AgentPatch vs Arcade: Two Approaches to Agent Tooling

AI agents need tools. That much is settled. The open question is how those tools get their permissions. Does the agent act on its own, using its own credentials? Or does it act on behalf of a specific human user, borrowing their access?

This is the core difference between marketplace-style tool platforms and auth delegation platforms. Both are valid. They solve different problems. Picking the wrong one for your use case means fighting the architecture instead of building your product.

Here is how the two approaches compare, using Arcade and AgentPatch as concrete examples.

Arcade: Auth Delegation for Agents

Arcade was built by members of Okta’s former developer platform team. That lineage shows up in the product. Arcade’s central feature is authenticated actions: an agent can act on behalf of a specific user, using that user’s OAuth tokens.

The typical Arcade flow looks like this. A user connects their Google account to your app via Arcade’s OAuth flow. Your agent then calls Arcade to send an email as that user, create a calendar event in their account, or read their Drive files. Arcade manages token storage, refresh, scoping, and consent. The agent never touches raw credentials.

Arcade also hosts community MCP servers and provides a toolkit for building custom actions. But the core value proposition is the auth layer. If your agent needs to say “do X as User #4821,” Arcade handles the plumbing.

Strengths: Deep OAuth support. Per-user token management. Consent flows built in. Good fit for multi-tenant SaaS products where agents operate on behalf of end users.

Tradeoffs: Setup requires OAuth configuration per integration. Your users must go through an auth flow before the agent can act for them. Pricing is subscription-based with usage tiers.

AgentPatch: A Tool Marketplace

AgentPatch takes a different approach. The agent gets its own capabilities. You create an API key, load credits, and your agent can call any tool in the catalog. Google Search, Bing, email, image generation, maps, YouTube transcripts, stock data, and more.

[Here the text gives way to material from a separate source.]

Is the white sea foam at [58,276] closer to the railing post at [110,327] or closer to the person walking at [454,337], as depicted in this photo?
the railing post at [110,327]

There is no per-user OAuth. The agent does not impersonate anyone. It searches Google using AgentPatch’s upstream API access. It sends email from an AgentPatch-managed address (or your configured domain). It generates images through AgentPatch’s provider accounts.

Setup is one command for MCP-compatible agents:

claude mcp add agentpatch -- npx -y agentpatch-mcp@latest

Or a single HTTP call for any other framework. One API key covers everything.

Strengths: Fast setup. No OAuth flows. No per-user auth management. Pay-per-use pricing (1 credit = $0.0001). 50+ tools through one endpoint. Works with any agent framework.

Tradeoffs: The agent acts as itself, not as a specific user. You cannot send email from a user’s personal Gmail or access their private Google Drive.

The Key Difference

Arcade answers: “How does my agent act as my user?”

AgentPatch answers: “How does my agent get its own tools?”

These are different questions. The distinction matters most when you consider the permission model.

With Arcade, the agent’s capabilities come from the user. If the user revokes access, the agent loses that capability. The agent can only do what the user has authorized. This is the right model when the agent is a proxy for human action, like an assistant that manages someone’s calendar or files.

With AgentPatch, the agent’s capabilities come from the developer. The agent can search the web, generate images, and send notifications regardless of which end user triggered the task. This is the right model when the agent needs general-purpose tools that do not require access to a specific person’s accounts.

How to Choose

Use Arcade when:

  • Your agent must act on behalf of individual users
  • You need OAuth delegation (Gmail, Google Drive, Slack, GitHub)
  • You are building a multi-tenant product where each user connects their own accounts
  • Compliance requires per-user consent flows

Use AgentPatch when:

  • Your agent needs its own general-purpose capabilities
  • You want broad tool access (search, email, maps, images) without per-user auth
  • You are building a developer tool, research agent, or automation pipeline
  • You want pay-per-use pricing instead of subscription tiers

Use both when:

  • Your agent needs general tools (web search, image gen) plus user-specific actions (send from their Gmail). Use AgentPatch for the commodity tools and Arcade for the auth-delegated actions.

Wrapping Up

Arcade and AgentPatch are not competitors in the way that two search engines compete. They occupy different layers of the agent tooling stack. Arcade is an auth platform that happens to provide tools. AgentPatch is a tool marketplace that happens to skip auth.

Pick based on what your agent needs to do. If it needs to be someone, use Arcade. If it needs to do something, use AgentPatch. Many production agents will need both.